Я, кажется, ищу и ищу, за что бы мне упрекнуть Иегуду, - его, который в глазах всех был всегда безупречен. Если кого и следует упрекать - за нерешительность, робость и страх - так меня, а не Иегуду. Я, Шимъон, длиннорукий, широколицый, уродливый, в двадцать лет уже лысеющий, медлительный в движениях и почти столь же тугодумный - я, Шимъон, хорошо помнил, как мы возложили руки на руки друг друга, но никто из братьев не знал, что я - да простит мне Господь!
– был полон такой ненависти, что ушел из Модиина, от веселья и возлияний, от плясок и песен, и много часов бродил в уже наступившей тьме. И у меня возникла мысль - мысль, за которую нет прощения, - что я способен убить брата, собственную плоть и кровь. И наконец, в глубокой ночи, я вернулся назад. Около нашего дома стоял адон, и он спросил меня:
– Шимъон, где ты был?
– Гулял.
– Когда еврей гуляет один в такую ночь, значит нет мира в его сердце.
– Мира нет в моем сердце, Мататьягу, - ответил я горько, впервые в жизни назвав его по имени.
Он, казалось, не обратил на это внимания. Он стоял в лунном свете, почтенный старик, бородатый еврей, с головы до пят закутанный в белый плащ, черные полосы которого причудливо переплелись там, где он покрывал голову адона, и струились до самой земли. Отец, казалось, врос в эту землю, чуждый страстям и ненависти.

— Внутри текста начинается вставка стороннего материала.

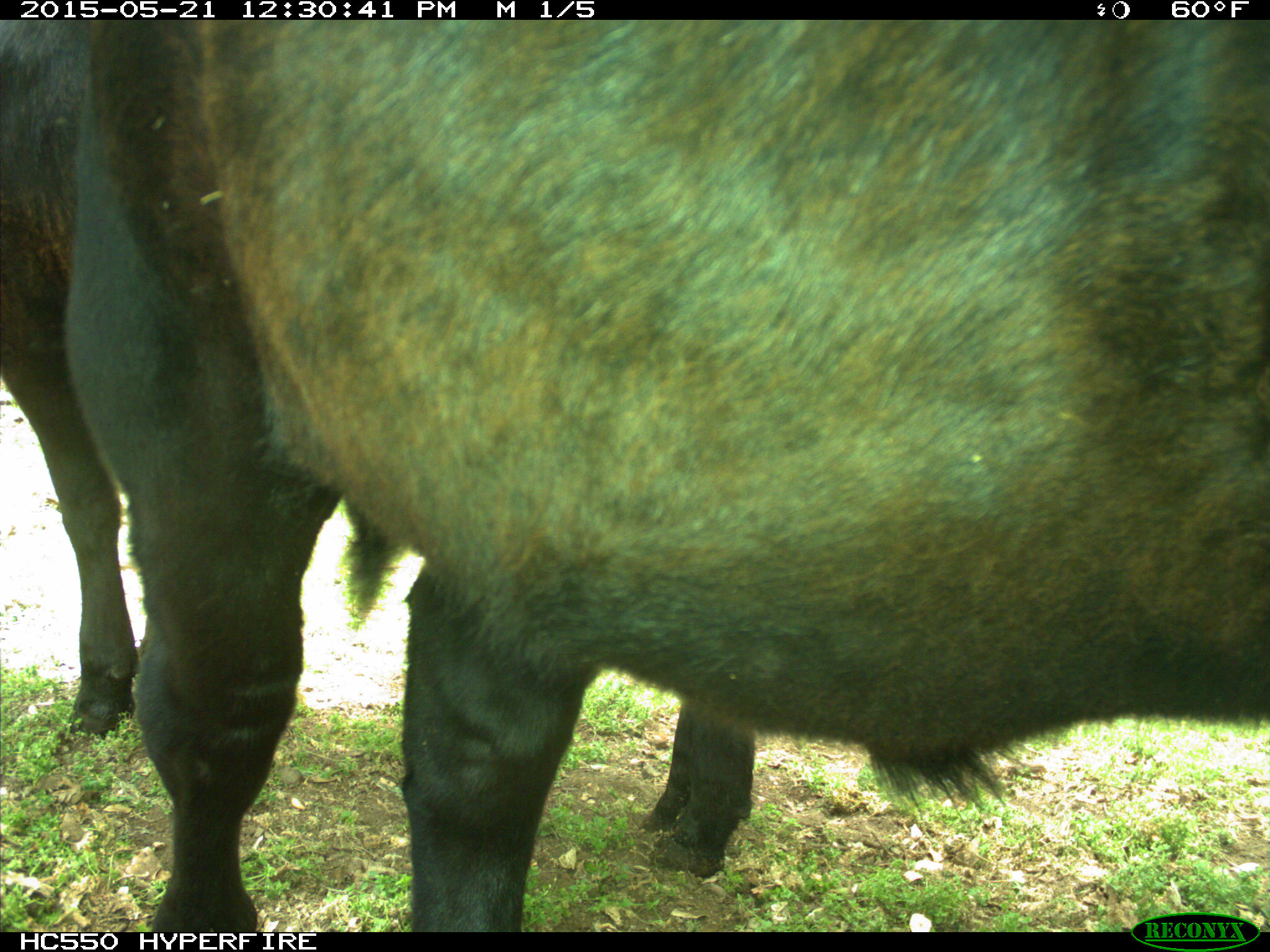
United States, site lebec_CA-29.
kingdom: Animalia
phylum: Chordata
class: Mammalia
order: Artiodactyla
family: Bovidae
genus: Bos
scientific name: Bos taurus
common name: domestic cow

– Так! Ты теперь не юноша больше, а муж, достойный противостать своему отцу.
– Не знаю, муж ли я. Я сомневаюсь в этом.
– Я не сомневаюсь в этом, Шимъон, - сказал отец.
Я попытался было пройти мимо него в дом, но он задержал меня своей железной рукой.
– Не входи в дом с ненавистью в сердце, - сказал он спокойно.
– Что ты знаешь о моей ненависти?
– Тебя я знаю, Шимъон. Я видел, как ты пришел в этот мир, видел, как ты сосал грудь своей матери. Я знаю тебя и знаю других братьев.
– К черту других.
Последовало долгое молчание. Наконец адон проговорил голосом, дрожащим от горя:
– Так спроси меня теперь, сторож ли ты брату своему.
Я не мог выговорить ни слова. Я стоял беспомощно, и в душе моей была пустота, и вдруг адон сжал меня в объятиях и подержал так минуту. Затем я вошел в дом, а он остался у порога в свете луны.
Можно много объяснять - и не объяснить ничего. Ибо чем дальше я пишу это повествование о моих прославленных братьях, тем меньше, кажется, я понимаю. Единственное, что остается неизменным, неискаженным, незапятнанным, - это воспоминание о старике адоне, моем отце, как он стоит в свете луны на нашей древней-древней земле.
Я вижу его ныне так же ясно, как видел в ту ночь, - этого старика, этого еврея, закутанного с головы до пят в широкий полосатый плащ, непохожего на других людей, повторяющего торжественно: "Рабами были мы у фараона в Египте, и мы никогда не забудем, что рабами мы были в Египте". Твердя эти слова когда-то, давным-давно, наш народ - двенадцать его колен - усталый от скитаний и жаждущий покоя, вышел из пустыни и увидел лесистые холмы и плодородные долины.
Перикл был мертв, и к нам прислали Апелла. Перикл был волком, Апелл был одновременно и волком и свиньей. В Перикле текло мало греческой крови, в Апелле ее не было вовсе.
Вы, которые читаете эти строки, когда уже нет в живых ни меня, ни моих детей, ни детей моих детей, - вы должны понимать, о каких греках идет речь. Те, которых сейчас мы называем греками, - это не народ, не культура, не Афины, не золотая мечта, что хранится где-то в памяти нашей, не мечта о славе древней Эллады. В старинных греческих сказаниях говорится о прекрасном народе далеко на западе, чей гений создал много такого, чего прежде не ведали люди. Есть ли человек в Иудее, который бы вырос, не зная, что каждый день он пользуется чем-то, что дали нам греки, - будь то ваза, или одежда, или орудие труда, или даже оборот речи?